TAREFA A: Reproduza sem nenhuma alteração o trecho dos registros que vai da linha que contém "Within the image presented here, which from" até o fim dos registros, com as duas extremidades incluídas.

TEXTO FORNECIDO:
Critérios de segurança ajudam na hora de definir o sistema de aviônicos de uma aeronave pessoal
Desde que surgiram nos anos 1990, os recursos de navegação baseados no sinal do sistema GPS vem encantando pilotos e proprietários de aeronaves. Aos poucos, esses aparelhos incorporaram outras funções, tais como alertas contra colisão com o terreno, telas de planos de voo eletrônicas e cálculos de combustível. Em paralelo, os horizontes artificiais mecânicos foram paulatinamente dando lugar aos sistemas de orientação de posição espacial que utilizam raios laser viajando dentro de fibras óticas. Os módulos chamados "AHRS", caríssimos nos tempos dos Boeing 767, agora estão acessíveis a qualquer aeronave leve. Nos últimos anos, os experimentais receberam sistemas informatizados que fariam a tripulação de um 737 da VASP morrer de inveja.
No segmento de aviação geral é comum encontrarmos aeronaves cujos sofisticados painéis se tornaram o maior desafio para a capacitação do piloto. Hoje, vários operadores aéreos já exigem experiência em suítes como o painel Garmin G1000 e o Honeywell Pro Line 21 na hora de contratar pilotos. Mas os custos de aquisição de um painel completo pode significar um terço do preço total da aeronave. Em alguns casos, como o do experimental RV10, o valor chega a quase metade do preço do avião inteiro. Há razão para tanta tecnologia? Será que a existência de um sofisticado sistema de aviônicos garante mais segurança? Quanto, afinal, a complexidade de um conjunto de telas eletrônicas a bordo beneficia o piloto ou sua segurança?
Um sistema de aviônicos deve estar de acordo com as necessidades da operação que se pretende numa determinada aeronave. Um avião do GEIV (Grupo Especial de Inspeções em Voo), por exemplo, deverá ter aviônicos suficientes para cumprir sua missão de navegar por instrumentos até os auxílios a navegação e lá ter capacidade de verificar o seu perfeito funcionamento. Já o painel de uma aeronave que voa em rotas oceânicas deve contar com sistemas de navegação específicos para áreas remotas. Porém, quando se trata de uma aeronave de aviação geral, sem uma missão específica, ficam indefinidos os requisitos operacionais de sistemas embarcados, o que pode levar a escolhas insensatas. Algumas reflexões podem ajudar na decisão do tamanho certo da aviônica para o uso cotidiano.

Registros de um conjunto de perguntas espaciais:
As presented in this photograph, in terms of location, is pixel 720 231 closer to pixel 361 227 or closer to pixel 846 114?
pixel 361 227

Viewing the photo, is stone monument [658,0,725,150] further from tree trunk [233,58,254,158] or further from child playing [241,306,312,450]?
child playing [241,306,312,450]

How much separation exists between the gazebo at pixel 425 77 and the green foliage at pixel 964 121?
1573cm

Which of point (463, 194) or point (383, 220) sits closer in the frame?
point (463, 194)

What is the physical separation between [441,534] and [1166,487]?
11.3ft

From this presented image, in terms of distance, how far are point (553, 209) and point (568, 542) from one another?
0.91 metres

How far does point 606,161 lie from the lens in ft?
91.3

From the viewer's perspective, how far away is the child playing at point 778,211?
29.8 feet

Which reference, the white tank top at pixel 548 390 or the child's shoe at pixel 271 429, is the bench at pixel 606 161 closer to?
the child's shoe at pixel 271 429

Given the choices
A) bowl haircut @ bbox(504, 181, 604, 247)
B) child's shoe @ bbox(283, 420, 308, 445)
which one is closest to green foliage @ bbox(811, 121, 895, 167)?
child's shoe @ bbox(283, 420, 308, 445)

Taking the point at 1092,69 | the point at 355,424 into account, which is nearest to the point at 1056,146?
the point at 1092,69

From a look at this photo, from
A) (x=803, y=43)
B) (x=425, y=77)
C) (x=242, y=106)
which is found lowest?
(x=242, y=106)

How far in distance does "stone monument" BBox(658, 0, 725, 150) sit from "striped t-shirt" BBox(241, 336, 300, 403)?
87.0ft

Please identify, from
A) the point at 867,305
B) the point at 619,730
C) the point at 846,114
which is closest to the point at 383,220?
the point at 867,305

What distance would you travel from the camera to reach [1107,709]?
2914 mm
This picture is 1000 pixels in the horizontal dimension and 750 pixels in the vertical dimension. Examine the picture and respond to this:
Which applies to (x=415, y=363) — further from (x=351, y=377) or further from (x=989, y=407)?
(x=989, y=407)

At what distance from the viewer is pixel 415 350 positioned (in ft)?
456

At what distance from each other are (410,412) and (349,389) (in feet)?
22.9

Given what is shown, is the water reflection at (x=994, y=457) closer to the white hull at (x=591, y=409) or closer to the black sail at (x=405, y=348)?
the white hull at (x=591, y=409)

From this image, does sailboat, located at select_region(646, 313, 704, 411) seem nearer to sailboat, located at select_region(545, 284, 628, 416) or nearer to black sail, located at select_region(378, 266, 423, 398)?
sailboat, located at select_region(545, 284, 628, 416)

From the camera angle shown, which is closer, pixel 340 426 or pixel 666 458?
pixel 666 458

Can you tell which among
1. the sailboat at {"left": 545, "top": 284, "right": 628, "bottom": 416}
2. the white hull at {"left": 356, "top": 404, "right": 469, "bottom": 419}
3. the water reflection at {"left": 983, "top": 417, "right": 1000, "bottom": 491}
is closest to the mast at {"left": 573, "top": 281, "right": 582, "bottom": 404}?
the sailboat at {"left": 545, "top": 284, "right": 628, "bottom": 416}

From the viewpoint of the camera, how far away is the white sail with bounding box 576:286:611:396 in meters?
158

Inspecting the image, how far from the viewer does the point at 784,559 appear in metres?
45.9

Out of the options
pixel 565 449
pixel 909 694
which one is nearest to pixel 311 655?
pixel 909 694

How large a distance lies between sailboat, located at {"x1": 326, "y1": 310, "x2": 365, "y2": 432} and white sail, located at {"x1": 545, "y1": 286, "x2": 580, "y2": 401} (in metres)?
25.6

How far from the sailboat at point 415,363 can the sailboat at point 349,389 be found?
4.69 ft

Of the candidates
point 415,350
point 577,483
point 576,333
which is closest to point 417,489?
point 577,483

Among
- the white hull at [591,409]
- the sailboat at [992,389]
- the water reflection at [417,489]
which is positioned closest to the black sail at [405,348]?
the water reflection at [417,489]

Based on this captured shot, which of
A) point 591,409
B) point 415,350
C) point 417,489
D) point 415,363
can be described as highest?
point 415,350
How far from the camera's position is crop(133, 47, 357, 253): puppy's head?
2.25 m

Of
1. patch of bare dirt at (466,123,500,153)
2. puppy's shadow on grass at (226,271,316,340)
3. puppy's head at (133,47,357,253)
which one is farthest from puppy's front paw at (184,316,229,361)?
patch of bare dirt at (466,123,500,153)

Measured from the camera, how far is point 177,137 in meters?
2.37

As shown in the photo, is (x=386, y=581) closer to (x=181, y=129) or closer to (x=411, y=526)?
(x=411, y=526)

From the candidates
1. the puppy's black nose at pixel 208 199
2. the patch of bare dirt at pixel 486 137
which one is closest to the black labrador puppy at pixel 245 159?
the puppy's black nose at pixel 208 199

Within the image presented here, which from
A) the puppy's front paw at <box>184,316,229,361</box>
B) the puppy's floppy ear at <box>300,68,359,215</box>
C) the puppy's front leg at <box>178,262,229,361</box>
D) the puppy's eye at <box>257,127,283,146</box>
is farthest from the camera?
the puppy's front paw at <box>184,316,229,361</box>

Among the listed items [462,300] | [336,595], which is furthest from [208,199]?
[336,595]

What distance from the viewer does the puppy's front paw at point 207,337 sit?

TAREFA B: No texto sobre aviônicos, qual é o motivo apontado para que a definição dos aviônicos de uma aeronave de aviação geral sem missão específica possa resultar em escolhas insensatas?

RESPOSTA CORRETA A:
Within the image presented here, which from
A) the puppy's front paw at <box>184,316,229,361</box>
B) the puppy's floppy ear at <box>300,68,359,215</box>
C) the puppy's front leg at <box>178,262,229,361</box>
D) the puppy's eye at <box>257,127,283,146</box>
is farthest from the camera?
the puppy's front paw at <box>184,316,229,361</box>

Among the listed items [462,300] | [336,595], which is furthest from [208,199]?
[336,595]

What distance from the viewer does the puppy's front paw at point 207,337 sit?

RESPOSTA CORRETA B: Um sistema de aviônicos deve atender às necessidades da operação pretendida para a aeronave. Quando não há uma missão específica, os requisitos operacionais dos sistemas embarcados ficam indefinidos, e isso pode levar a escolhas insensatas. Já o avião do GEIV e a aeronave de rotas oceânicas têm missões que determinam os aviônicos necessários.